Copy the listing from the line that has "As seen within" through the end of the listing, swapping "photograph" for "image" and keeping everything else the same. Leave the pictures out of your copy.

──────── Task input ────────

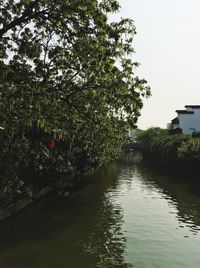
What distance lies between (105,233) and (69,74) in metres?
8.97

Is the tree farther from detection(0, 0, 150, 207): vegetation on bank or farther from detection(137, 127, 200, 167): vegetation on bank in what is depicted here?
detection(137, 127, 200, 167): vegetation on bank

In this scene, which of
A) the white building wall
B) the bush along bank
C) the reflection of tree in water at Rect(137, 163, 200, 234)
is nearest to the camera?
the reflection of tree in water at Rect(137, 163, 200, 234)

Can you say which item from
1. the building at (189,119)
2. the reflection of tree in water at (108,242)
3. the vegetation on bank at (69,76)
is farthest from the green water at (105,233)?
the building at (189,119)

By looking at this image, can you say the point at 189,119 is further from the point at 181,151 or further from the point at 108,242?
the point at 108,242

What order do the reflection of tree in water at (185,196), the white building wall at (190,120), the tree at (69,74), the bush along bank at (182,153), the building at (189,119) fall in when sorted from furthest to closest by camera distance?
1. the white building wall at (190,120)
2. the building at (189,119)
3. the bush along bank at (182,153)
4. the reflection of tree in water at (185,196)
5. the tree at (69,74)

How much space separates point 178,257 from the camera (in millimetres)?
18812

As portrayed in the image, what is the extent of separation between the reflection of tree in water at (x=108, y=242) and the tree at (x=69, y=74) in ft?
16.2

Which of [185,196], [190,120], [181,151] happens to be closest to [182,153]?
[181,151]

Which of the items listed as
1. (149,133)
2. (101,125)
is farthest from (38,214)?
(149,133)

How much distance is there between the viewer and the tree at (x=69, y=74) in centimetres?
1551

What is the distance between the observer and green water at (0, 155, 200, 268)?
60.2ft

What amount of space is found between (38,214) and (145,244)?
10.3m

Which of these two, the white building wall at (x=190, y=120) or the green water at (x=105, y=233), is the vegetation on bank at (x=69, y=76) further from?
the white building wall at (x=190, y=120)

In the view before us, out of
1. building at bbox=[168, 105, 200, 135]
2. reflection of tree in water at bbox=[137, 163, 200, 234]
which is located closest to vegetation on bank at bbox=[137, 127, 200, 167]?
reflection of tree in water at bbox=[137, 163, 200, 234]
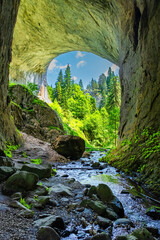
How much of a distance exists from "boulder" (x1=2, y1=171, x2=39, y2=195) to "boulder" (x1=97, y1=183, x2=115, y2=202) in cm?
146

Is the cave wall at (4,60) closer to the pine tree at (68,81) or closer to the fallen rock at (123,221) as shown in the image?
the fallen rock at (123,221)

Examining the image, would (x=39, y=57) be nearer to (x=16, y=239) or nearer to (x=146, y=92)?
(x=146, y=92)

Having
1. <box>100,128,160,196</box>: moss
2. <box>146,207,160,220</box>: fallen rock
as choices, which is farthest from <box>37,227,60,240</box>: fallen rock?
<box>100,128,160,196</box>: moss

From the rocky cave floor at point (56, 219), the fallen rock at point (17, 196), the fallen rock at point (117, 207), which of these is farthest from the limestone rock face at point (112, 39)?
the fallen rock at point (17, 196)

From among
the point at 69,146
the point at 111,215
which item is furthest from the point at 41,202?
the point at 69,146

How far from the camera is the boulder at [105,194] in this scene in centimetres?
312

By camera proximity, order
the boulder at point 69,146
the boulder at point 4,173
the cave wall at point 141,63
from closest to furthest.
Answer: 1. the boulder at point 4,173
2. the cave wall at point 141,63
3. the boulder at point 69,146

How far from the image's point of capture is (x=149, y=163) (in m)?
4.68

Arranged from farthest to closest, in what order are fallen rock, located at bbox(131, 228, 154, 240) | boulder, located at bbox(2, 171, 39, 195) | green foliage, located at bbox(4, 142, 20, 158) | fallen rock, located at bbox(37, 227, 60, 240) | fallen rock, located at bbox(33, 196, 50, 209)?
green foliage, located at bbox(4, 142, 20, 158), boulder, located at bbox(2, 171, 39, 195), fallen rock, located at bbox(33, 196, 50, 209), fallen rock, located at bbox(131, 228, 154, 240), fallen rock, located at bbox(37, 227, 60, 240)

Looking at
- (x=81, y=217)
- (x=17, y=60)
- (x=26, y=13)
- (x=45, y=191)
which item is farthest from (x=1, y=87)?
(x=17, y=60)

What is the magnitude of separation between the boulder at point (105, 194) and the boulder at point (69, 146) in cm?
671

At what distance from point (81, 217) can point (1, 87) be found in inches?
233

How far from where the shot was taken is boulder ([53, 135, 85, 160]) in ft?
32.7

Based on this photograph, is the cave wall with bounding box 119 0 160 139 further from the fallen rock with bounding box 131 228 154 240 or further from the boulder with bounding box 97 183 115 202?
the fallen rock with bounding box 131 228 154 240
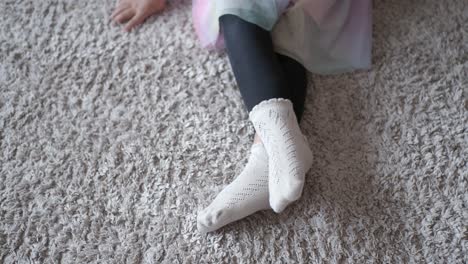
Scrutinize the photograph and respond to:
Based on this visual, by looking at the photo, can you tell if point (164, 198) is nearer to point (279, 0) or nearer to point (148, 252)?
point (148, 252)

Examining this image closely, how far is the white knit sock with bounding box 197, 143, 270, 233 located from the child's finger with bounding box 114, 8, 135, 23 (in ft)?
1.33

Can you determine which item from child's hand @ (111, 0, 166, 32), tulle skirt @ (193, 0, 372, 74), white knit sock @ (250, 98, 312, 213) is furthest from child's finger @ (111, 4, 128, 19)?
white knit sock @ (250, 98, 312, 213)

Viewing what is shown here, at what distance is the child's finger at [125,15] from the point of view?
3.16ft

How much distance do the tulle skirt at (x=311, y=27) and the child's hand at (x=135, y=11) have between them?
106 mm

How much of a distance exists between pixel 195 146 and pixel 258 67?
0.58ft

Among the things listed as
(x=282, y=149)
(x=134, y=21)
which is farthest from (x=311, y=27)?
(x=134, y=21)

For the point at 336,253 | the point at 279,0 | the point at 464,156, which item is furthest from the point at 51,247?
the point at 464,156

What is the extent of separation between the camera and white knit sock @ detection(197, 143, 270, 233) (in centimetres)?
75

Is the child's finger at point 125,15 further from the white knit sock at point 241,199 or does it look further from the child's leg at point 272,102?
the white knit sock at point 241,199

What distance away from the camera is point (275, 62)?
0.80 meters

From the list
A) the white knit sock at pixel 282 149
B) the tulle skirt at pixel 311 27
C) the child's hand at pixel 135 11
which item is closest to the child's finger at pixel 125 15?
the child's hand at pixel 135 11

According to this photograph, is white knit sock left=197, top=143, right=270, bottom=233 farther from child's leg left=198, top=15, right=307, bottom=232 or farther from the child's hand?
the child's hand

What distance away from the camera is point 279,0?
0.83 m

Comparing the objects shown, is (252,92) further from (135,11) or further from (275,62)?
(135,11)
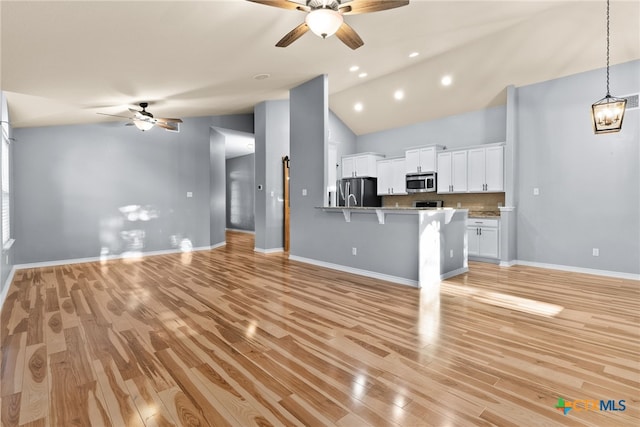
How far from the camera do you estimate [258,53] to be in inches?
167

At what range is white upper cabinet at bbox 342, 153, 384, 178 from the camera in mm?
8000

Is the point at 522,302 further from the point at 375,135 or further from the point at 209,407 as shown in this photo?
the point at 375,135

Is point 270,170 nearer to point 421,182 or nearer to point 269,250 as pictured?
point 269,250

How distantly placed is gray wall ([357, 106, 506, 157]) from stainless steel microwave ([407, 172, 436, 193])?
792 millimetres

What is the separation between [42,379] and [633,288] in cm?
637

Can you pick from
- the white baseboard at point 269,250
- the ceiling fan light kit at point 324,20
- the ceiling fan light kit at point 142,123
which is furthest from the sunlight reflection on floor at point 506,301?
the ceiling fan light kit at point 142,123

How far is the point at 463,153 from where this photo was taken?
21.3 feet

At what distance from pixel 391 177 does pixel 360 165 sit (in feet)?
2.96

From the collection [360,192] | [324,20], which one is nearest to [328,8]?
[324,20]

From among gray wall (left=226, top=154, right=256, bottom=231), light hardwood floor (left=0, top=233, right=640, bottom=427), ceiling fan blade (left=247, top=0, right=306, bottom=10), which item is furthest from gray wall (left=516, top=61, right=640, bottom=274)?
gray wall (left=226, top=154, right=256, bottom=231)

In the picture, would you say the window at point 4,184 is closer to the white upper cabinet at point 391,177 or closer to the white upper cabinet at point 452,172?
the white upper cabinet at point 391,177

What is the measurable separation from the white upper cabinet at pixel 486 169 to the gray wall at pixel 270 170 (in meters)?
4.05

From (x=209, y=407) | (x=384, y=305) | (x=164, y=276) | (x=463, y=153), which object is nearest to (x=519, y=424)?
(x=209, y=407)

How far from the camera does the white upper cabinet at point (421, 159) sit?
22.7ft
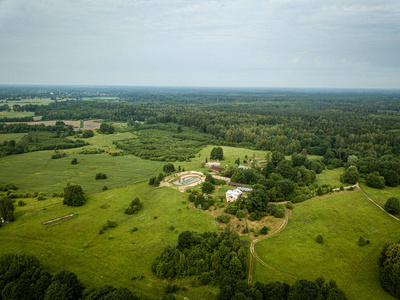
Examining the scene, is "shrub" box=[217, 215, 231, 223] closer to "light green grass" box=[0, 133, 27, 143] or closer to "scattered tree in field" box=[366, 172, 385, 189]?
"scattered tree in field" box=[366, 172, 385, 189]

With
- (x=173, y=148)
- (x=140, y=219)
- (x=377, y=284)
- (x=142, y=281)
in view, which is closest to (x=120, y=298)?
(x=142, y=281)

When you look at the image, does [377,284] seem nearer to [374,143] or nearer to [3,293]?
[3,293]

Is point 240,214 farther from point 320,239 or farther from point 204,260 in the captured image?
point 204,260

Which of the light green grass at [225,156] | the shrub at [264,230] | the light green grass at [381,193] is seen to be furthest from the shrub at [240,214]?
the light green grass at [381,193]

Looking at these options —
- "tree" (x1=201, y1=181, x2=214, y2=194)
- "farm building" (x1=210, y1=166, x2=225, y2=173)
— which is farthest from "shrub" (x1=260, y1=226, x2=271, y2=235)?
"farm building" (x1=210, y1=166, x2=225, y2=173)

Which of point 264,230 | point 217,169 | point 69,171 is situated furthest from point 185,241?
point 69,171

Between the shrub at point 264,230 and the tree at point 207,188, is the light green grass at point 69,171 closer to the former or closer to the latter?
the tree at point 207,188
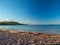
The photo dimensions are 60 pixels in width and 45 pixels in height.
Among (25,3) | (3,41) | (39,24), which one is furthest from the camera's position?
(39,24)

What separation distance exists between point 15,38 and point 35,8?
1.64ft

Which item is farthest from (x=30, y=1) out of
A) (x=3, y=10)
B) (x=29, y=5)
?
(x=3, y=10)

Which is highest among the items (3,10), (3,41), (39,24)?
(3,10)

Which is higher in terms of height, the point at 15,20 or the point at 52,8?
the point at 52,8

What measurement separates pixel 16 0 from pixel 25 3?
13cm

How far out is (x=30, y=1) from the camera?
7.20 ft

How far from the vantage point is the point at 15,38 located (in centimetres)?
201

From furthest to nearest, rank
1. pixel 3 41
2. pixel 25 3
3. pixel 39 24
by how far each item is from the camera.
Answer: pixel 39 24
pixel 25 3
pixel 3 41

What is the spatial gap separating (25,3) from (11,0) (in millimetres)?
197

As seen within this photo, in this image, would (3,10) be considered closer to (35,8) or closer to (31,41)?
(35,8)

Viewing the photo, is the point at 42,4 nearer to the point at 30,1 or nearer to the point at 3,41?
the point at 30,1

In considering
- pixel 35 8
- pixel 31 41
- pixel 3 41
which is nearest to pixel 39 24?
pixel 35 8

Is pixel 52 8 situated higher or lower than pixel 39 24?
higher

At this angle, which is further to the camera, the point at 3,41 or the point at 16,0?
the point at 16,0
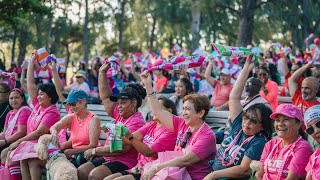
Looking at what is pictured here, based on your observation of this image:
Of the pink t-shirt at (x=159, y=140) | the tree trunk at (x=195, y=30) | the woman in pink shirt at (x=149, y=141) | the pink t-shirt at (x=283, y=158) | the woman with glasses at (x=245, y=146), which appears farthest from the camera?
the tree trunk at (x=195, y=30)

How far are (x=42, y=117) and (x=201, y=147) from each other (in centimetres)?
305

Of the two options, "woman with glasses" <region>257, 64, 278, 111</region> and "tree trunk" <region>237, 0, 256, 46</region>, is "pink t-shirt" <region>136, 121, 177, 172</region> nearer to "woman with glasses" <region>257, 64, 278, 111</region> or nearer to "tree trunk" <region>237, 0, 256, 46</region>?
"woman with glasses" <region>257, 64, 278, 111</region>

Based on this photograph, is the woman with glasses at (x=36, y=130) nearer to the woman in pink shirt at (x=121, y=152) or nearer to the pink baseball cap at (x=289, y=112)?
the woman in pink shirt at (x=121, y=152)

────────

• Final answer:
As seen within this photo, in this image, would (3,10) be considered closer to (35,8) or closer to (31,41)?
(35,8)

Viewing the photo, is the point at 42,4 nearer to the point at 30,1 or nearer to the point at 3,41?
the point at 30,1

In considering
- pixel 35 8
- pixel 31 41
- pixel 3 41
which is nearest to pixel 39 24?
pixel 35 8

Is pixel 52 8 situated higher or lower than pixel 39 24?
higher

At this angle, which is further to the camera, the point at 3,41 or the point at 16,0?
the point at 16,0
Looking at what is pictured here, based on your observation of this image:
Of the pink t-shirt at (x=159, y=140) | the tree trunk at (x=195, y=30) | the woman in pink shirt at (x=149, y=141) | the pink t-shirt at (x=283, y=158) | the woman with glasses at (x=245, y=146), which appears farthest from the camera?
the tree trunk at (x=195, y=30)

How far are (x=42, y=117) and (x=201, y=147) from each other (in centimetres)?
305

Of the two options, "woman with glasses" <region>257, 64, 278, 111</region> and "tree trunk" <region>237, 0, 256, 46</region>, is "pink t-shirt" <region>136, 121, 177, 172</region> nearer to "woman with glasses" <region>257, 64, 278, 111</region> or nearer to "tree trunk" <region>237, 0, 256, 46</region>?
"woman with glasses" <region>257, 64, 278, 111</region>

Based on this image, is the woman with glasses at (x=36, y=130) nearer to the woman in pink shirt at (x=121, y=152) or nearer to the pink baseball cap at (x=289, y=112)?
the woman in pink shirt at (x=121, y=152)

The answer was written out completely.